> Document segment:
──────
I believe that the arguments against their
falsehood are uncompelling, and that the arguments in favor of their falsehood, though not
demonstrative, are fairly persuasive. In the next section, however, I consider the consequences
for the Gappy Proposition Theory of simply granting that atomic gappy propositions have no
truth value.
4.1. Arguments Against the Falsity of Atomic Gappy Propositions
The first argument against the falsity of atomic gappy propositions comes from Salmon (1998, p. 381, note 54). He says, “Even Russell, who loved truth value . . . would probably have withheld falsity as well as truth from [atomic gappy propositions–DB]–unless he was prepared to label such things as Piccadilly Circus and his own singleton false.” Salmon seems to assume that atomic gappy propositions are false only if all untrue things are false. But if all untrue things are false, then Piccadilly Circus and Russell’s singleton set are false. The latter are not false, so atomic gappy propositions are not false. The weak link in this argument is the premise that atomic gappy propositions are false only if all untrue things are false. On the Gappy Proposition Theory, atomic gappy propositions are distinctive because they are objects of belief and assertion, and so are propositions. Only propositions, or items that express propositions, can bear truth values. Piccadilly Circus and Russell’s singleton set are not propositions, and do not express propositions. So atomic gappy propositions are false, though Piccadilly Circus and Russell’s singleton are not.
Here is the second argument. (It is inspired by Adams and Stecker [1994], though they do not formulate it.) The open formula ‘x is a planet’ has no truth value. If it has no truth value, then its semantic content has no truth value. But the semantic content of ‘x is a planet’ is the atomic gappy proposition <__, being-a-planet>. Therefore, the atomic gappy proposition <__, being-a-planet> has no truth value. Therefore, no atomic gappy proposition has a truth value. This argument makes questionable assumptions about the semantics of variables and open formulas. The semantic properties of variables differ from those of names, including empty names. Variables can be bound, whereas names cannot. The open formula ‘x is a planet’ varies in semantic content and truth value with respect to different assignments of values to variables, whereas the sentence ‘Vulcan is a planet’ does not. These differences strongly suggest that the semantic content of ‘x is a planet’ differs from that of ‘Vulcan is a planet’. The sentence semantically expresses the gappy proposition <__, being-a-planet>. Therefore, the open formula does not, contrary to the objection. Perhaps the semantic content of ‘x is a planet’ contains a variable, as King (2001) holds, or a propositional analog of one, as Barwise and Perry (1981) maintain (they call propositional analogs of variables ‘indeterminates’). Or perhaps open formulas have no semantic content: Salmon (1986, p. 156) thinks that open formulas have semantic contents only relative to assignments of values to variables.
4.2. Negations of Atomic Gappy Propositions
The arguments against the falsity of atomic gappy propositions are not persuasive. But let’s nevertheless suppose, for the moment, that they are not false and that sentences that express atomic gappy propositions are neither true nor false. Could one still reasonably hold that some negations of these sentences are true? I think one could.
──────
> Supplied information:

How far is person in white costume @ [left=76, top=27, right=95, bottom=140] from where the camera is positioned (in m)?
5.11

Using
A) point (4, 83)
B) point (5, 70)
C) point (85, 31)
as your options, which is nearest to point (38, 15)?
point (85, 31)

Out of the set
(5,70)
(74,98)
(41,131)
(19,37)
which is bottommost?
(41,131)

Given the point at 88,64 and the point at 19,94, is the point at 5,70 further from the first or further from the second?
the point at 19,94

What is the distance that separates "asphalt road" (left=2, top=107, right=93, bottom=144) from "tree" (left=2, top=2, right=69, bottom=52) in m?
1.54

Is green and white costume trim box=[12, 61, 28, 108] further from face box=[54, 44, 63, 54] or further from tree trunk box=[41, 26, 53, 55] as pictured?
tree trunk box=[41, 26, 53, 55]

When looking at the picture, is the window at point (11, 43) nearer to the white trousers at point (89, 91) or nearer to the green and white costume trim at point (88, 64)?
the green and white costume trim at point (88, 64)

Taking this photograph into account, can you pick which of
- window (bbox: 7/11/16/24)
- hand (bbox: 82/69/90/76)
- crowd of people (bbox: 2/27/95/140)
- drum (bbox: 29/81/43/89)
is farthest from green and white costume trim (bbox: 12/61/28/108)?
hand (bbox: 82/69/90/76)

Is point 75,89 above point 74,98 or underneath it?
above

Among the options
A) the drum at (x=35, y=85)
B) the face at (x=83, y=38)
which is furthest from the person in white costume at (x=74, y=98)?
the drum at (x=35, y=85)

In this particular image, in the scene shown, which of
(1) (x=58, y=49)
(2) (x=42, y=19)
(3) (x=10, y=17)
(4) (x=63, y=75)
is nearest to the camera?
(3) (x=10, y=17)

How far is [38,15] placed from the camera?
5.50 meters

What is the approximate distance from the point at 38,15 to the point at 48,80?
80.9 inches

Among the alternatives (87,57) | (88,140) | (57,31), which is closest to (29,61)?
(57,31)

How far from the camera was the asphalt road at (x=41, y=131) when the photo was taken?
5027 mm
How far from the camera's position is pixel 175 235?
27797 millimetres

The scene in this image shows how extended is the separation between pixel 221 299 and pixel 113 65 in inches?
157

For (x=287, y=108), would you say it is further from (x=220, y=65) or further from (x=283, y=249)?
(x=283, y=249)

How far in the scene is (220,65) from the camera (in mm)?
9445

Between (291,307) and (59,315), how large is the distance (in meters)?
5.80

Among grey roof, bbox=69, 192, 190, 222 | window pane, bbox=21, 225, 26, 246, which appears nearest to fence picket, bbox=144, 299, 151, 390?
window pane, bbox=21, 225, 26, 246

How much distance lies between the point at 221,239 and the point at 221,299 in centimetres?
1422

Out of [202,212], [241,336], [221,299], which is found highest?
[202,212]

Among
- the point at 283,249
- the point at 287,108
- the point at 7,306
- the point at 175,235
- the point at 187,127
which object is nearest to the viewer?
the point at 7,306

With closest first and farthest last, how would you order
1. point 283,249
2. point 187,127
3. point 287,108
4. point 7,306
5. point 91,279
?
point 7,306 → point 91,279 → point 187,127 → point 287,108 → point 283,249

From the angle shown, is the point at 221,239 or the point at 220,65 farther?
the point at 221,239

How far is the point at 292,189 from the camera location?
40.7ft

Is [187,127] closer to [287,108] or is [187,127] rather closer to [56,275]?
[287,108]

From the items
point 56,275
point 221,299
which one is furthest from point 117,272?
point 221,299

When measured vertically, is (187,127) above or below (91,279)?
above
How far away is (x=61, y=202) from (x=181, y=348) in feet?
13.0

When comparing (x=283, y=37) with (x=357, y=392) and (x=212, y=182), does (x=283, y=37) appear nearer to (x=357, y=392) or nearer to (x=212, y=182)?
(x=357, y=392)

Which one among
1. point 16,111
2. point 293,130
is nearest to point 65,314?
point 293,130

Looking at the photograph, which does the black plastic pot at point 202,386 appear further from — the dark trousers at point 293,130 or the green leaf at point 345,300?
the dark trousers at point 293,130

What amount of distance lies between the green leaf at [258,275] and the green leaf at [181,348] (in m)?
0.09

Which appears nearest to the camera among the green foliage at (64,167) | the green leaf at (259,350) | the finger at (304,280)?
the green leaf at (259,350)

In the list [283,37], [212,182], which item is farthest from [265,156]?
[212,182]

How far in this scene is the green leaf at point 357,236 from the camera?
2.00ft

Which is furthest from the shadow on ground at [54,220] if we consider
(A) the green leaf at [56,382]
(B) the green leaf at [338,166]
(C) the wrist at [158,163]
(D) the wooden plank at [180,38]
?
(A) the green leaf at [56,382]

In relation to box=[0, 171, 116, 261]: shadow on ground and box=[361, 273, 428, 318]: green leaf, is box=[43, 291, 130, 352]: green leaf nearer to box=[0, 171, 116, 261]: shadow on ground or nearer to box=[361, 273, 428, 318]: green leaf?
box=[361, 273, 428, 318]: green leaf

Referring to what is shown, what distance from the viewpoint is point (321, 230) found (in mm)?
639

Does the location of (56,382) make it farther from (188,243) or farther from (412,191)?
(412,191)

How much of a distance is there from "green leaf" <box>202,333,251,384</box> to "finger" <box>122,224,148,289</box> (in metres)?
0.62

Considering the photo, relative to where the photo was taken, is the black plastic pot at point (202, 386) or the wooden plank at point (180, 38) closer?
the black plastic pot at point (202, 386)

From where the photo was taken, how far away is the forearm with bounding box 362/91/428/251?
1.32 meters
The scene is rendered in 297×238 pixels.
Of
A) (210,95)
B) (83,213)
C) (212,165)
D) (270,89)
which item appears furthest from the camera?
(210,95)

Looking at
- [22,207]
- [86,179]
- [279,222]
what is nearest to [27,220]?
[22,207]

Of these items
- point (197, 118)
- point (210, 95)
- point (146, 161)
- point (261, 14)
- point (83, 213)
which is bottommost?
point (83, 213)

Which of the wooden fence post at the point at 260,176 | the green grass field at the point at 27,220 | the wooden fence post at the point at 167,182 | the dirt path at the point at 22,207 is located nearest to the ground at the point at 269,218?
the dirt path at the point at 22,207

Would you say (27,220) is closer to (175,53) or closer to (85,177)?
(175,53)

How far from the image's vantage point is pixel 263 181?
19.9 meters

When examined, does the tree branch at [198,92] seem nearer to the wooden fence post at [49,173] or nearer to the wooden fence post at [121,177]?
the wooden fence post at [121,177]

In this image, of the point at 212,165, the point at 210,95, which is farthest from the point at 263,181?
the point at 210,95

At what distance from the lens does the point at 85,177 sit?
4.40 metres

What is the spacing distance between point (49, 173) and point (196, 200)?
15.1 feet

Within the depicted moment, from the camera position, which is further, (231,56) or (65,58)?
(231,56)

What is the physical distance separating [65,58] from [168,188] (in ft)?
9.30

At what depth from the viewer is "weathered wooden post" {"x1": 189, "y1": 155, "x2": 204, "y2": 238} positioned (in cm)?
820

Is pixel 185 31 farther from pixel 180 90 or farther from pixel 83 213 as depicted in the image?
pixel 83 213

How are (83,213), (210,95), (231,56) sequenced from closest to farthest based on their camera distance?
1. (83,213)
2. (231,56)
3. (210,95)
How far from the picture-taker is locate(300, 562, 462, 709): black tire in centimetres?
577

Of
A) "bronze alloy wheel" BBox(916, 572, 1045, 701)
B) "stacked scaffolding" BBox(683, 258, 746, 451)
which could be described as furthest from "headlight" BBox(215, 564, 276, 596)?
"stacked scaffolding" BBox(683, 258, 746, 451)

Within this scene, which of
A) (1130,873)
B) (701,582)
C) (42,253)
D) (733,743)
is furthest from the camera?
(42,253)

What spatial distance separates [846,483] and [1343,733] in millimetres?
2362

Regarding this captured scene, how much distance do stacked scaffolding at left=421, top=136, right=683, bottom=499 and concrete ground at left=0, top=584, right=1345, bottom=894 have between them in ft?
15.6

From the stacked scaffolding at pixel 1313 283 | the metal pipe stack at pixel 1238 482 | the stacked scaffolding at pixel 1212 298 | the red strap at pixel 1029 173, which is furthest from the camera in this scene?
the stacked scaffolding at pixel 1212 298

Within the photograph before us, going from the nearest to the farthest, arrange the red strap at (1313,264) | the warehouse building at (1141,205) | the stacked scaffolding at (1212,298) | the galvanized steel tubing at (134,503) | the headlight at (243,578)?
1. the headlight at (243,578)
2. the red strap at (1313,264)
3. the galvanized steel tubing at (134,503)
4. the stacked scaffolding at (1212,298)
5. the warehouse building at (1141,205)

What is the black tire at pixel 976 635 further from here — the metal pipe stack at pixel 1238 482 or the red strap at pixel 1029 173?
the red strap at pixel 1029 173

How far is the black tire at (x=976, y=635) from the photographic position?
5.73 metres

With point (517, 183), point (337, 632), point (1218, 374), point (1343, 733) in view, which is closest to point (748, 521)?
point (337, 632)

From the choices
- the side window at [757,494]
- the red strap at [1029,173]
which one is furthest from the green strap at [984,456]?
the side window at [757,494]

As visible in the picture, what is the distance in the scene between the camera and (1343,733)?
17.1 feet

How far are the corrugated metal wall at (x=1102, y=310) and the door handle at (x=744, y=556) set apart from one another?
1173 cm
──────
> Work to do:
- a) Could you copy everything in the gappy-proposition passage from "4.2. Negations of" down to "think one could."?
- b) Do the following statements agree with the gappy-proposition passage? Answer yes or no for each and quote the deciding words.
(i) The weak link in Salmon's argument is the premise that atomic gappy propositions are false only if all untrue things are false.
(ii) Adams and Stecker formulated the second argument.
(iii) Salmon (1986) holds that open formulas have semantic contents regardless of any assignment of values to variables.
- c) Answer these questions from the gappy-proposition passage:
(i) According to the Salmon quotation, which two things would Russell have had to label false?
(ii) What name do Barwise and Perry give to propositional analogs of variables?
(iii) In section 4.2, does the author think one could reasonably hold that some negations of these sentences are true?

> Correct answers:
- a)
4.2. Negations of Atomic Gappy Propositions
The arguments against the falsity of atomic gappy propositions are not persuasive. But let’s nevertheless suppose, for the moment, that they are not false and that sentences that express atomic gappy propositions are neither true nor false. Could one still reasonably hold that some negations of these sentences are true? I think one could.

- b)
(i) Yes: "The weak link in this argument is the premise that atomic gappy propositions are false only if all untrue things are false."
(ii) No: "It is inspired by Adams and Stecker [1994], though they do not formulate it."
(iii) No: "Salmon (1986, p. 156) thinks that open formulas have semantic contents only relative to assignments of values to variables."

- c)
(i) Piccadilly Circus and his own singleton.
(ii) 'Indeterminates'.
(iii) Yes: "I think one could."